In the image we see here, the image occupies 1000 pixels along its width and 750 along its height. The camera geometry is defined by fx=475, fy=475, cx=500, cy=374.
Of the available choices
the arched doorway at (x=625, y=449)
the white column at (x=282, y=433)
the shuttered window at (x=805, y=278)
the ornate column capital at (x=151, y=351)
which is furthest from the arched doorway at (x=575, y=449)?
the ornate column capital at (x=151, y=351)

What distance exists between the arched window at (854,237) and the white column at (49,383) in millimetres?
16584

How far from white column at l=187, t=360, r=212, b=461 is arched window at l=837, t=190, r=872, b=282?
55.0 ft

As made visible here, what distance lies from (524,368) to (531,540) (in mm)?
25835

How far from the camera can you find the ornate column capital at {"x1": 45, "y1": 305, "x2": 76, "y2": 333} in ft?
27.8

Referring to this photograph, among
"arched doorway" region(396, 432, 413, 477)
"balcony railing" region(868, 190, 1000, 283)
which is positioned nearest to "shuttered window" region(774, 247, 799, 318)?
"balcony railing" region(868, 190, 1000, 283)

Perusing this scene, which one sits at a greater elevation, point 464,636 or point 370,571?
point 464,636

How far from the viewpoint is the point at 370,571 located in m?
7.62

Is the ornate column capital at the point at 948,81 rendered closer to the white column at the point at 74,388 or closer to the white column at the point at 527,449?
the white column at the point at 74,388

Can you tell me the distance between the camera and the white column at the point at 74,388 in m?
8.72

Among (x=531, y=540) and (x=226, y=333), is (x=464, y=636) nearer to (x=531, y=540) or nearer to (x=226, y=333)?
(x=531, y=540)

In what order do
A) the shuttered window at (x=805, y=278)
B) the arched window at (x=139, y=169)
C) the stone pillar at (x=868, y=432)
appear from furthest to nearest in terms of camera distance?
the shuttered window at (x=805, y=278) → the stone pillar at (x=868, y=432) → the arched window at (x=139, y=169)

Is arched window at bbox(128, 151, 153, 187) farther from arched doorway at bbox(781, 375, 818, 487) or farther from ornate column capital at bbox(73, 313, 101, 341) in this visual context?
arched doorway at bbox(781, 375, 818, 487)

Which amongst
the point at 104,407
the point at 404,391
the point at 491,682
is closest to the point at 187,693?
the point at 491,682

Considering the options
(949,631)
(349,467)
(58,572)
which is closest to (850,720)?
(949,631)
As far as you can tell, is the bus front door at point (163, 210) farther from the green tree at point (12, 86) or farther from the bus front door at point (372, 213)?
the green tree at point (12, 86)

▬▬▬

Required work:
Reproduce all of the records above, swapping each occurrence of "bus front door" for "bus rear door" and leaving every other character unchanged.

Worked solution:
In the image we see here, the image occupies 1000 pixels along its width and 750 along its height. The camera geometry is defined by fx=475, fy=475, cx=500, cy=374.
Of the available choices
the arched doorway at (x=625, y=449)
the white column at (x=282, y=433)
the shuttered window at (x=805, y=278)
the ornate column capital at (x=151, y=351)
which is furthest from the arched doorway at (x=575, y=449)?
the ornate column capital at (x=151, y=351)

What distance exists between the arched window at (854,237) and the white column at (49,383) in millimetres?
16584

How far from white column at l=187, t=360, r=212, b=461 is arched window at l=837, t=190, r=872, b=282?
55.0 ft

As made visible here, what distance lies from (524,368) to (531,540) (in mm)?
25835

How far from the camera can you find the ornate column capital at {"x1": 45, "y1": 305, "x2": 76, "y2": 333} in ft?
27.8

Referring to this photograph, among
"arched doorway" region(396, 432, 413, 477)
"balcony railing" region(868, 190, 1000, 283)
which is positioned nearest to "shuttered window" region(774, 247, 799, 318)?
"balcony railing" region(868, 190, 1000, 283)

Perusing this scene, which one sits at a greater elevation, point 464,636 or point 370,571?
point 464,636

How far from the viewpoint is the point at 370,571 located in m?
7.62

Is the ornate column capital at the point at 948,81 rendered closer to the white column at the point at 74,388 or closer to the white column at the point at 527,449?
the white column at the point at 74,388

Can you tell me the distance between the camera and the white column at the point at 74,388 in m?
8.72

Among (x=531, y=540) and (x=226, y=333), is (x=464, y=636) nearer to (x=531, y=540) or nearer to (x=226, y=333)?
(x=531, y=540)

In what order do
A) the shuttered window at (x=805, y=278)
B) the arched window at (x=139, y=169)
C) the stone pillar at (x=868, y=432)
appear from furthest to nearest in terms of camera distance?
the shuttered window at (x=805, y=278) → the stone pillar at (x=868, y=432) → the arched window at (x=139, y=169)

Is arched window at bbox(128, 151, 153, 187) farther from arched doorway at bbox(781, 375, 818, 487) or farther from ornate column capital at bbox(73, 313, 101, 341) in this visual context?
arched doorway at bbox(781, 375, 818, 487)

Which amongst
the point at 104,407
the point at 404,391
the point at 491,682
is closest to the point at 187,693?
the point at 491,682

Considering the options
(949,631)
(349,467)
(58,572)
which is closest to (850,720)?
(949,631)
As far as you can tell, is the bus rear door at point (163, 210) farther from the green tree at point (12, 86) or farther from the bus rear door at point (372, 213)?
the green tree at point (12, 86)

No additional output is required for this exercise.